代わりに、医師はそれぞれの症状が現れたときに治療します。 迅速に医師のアドバイスを受ければ、救命できる可能性は高くなります。

オニダルマオコゼの場合、毒の抽出プロセスはさらに困難です。

研究者らは生きた魚の毒腺に注射器を挿入し、タオルで押さえながら致死性の液体が詰まった指ぬきを抜き取る。


AFP時事
ジェームス・クック大学准教授で毒物学者のジェイミー・シーモアの作業小屋でオコゼの毒が抽出される。

その後、毒はビクトリア州の施設に送られ、命を救う抗毒素に加工されます。

まず、施設の職員が馬などの動物に6か月かけて少量の毒を注入し、自然抗体を生成します。

その後、動物の血漿が除去され、抗体が抽出、精製され、人間用の抗毒に還元されます。

致命的なゼリー

抗毒薬はオーストラリアや一部の太平洋の島々の病院に輸送され、動物に刺されたり噛まれたりした場合に投与される。

シーモア氏はAFPに対し、オーストラリアで血清を製造するのに時間と労力が費やされたことを指摘し、「われわれは世界最高の抗毒薬をいくつか持っている。それについては疑いの余地はない」と語った。

また、科学者らによると、気候変動により刺されるリスクが高まる可能性があるため、抗毒薬の必要性がますます高まる可能性があるという。

約60年前、オーストラリアでイルカンジクラゲが刺される季節は11月と12月でした。

海水温が高い状態が長く続くため、クラゲは3月になっても生息する可能性がある。

海洋温暖化により、これらの致命的なウミクラゲや他の海洋動物もオーストラリアの海岸に沿ってさらに南に押し流されています。

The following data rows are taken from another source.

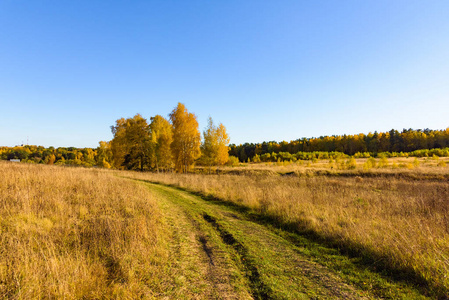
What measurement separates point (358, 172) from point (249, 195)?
26.1m

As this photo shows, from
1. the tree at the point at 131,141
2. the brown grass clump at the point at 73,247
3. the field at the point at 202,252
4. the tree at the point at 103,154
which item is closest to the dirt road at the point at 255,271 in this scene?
the field at the point at 202,252

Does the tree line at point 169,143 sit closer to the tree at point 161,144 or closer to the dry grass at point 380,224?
the tree at point 161,144

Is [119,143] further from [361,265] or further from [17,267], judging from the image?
[361,265]

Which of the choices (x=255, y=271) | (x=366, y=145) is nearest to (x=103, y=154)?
(x=255, y=271)

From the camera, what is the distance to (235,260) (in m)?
4.75

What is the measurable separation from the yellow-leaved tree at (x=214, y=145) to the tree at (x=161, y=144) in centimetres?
582

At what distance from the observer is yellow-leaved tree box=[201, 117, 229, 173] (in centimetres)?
2983

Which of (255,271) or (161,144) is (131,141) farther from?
(255,271)

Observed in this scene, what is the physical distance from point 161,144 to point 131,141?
6.73 meters

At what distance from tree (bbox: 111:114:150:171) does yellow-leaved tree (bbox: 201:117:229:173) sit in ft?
37.7

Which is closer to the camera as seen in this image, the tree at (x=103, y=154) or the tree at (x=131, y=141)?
the tree at (x=131, y=141)

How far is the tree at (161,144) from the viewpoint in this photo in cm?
3119

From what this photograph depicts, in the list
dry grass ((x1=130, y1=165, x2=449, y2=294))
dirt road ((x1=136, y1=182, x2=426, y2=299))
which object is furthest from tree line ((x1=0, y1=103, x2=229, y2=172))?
dirt road ((x1=136, y1=182, x2=426, y2=299))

シーモアの学生たちは、温度変化によっても毒の毒性が変化する可能性があることを発見した。

「たとえば、20度で動物用の抗毒薬を作ったときに、30度で野生に生息する動物に噛まれたとしても、その抗毒薬は効果がありません」と彼は言う。

研究では、刺す生き物の毒が無数の健康状態の治療に使用できることも示されており、その中にはマウスの関節リウマチが2週間で効果的に治癒した例も含まれています。

しかし、この研究分野には依然として資金がほとんど提供されておらず、シーモア氏は研究は継続中だと述べている。

「毒について考えるときは、野菜のシチューのようなものだと考えてください。 そこにはさまざまなコンポーネントが山ほどあります」と彼は言いました。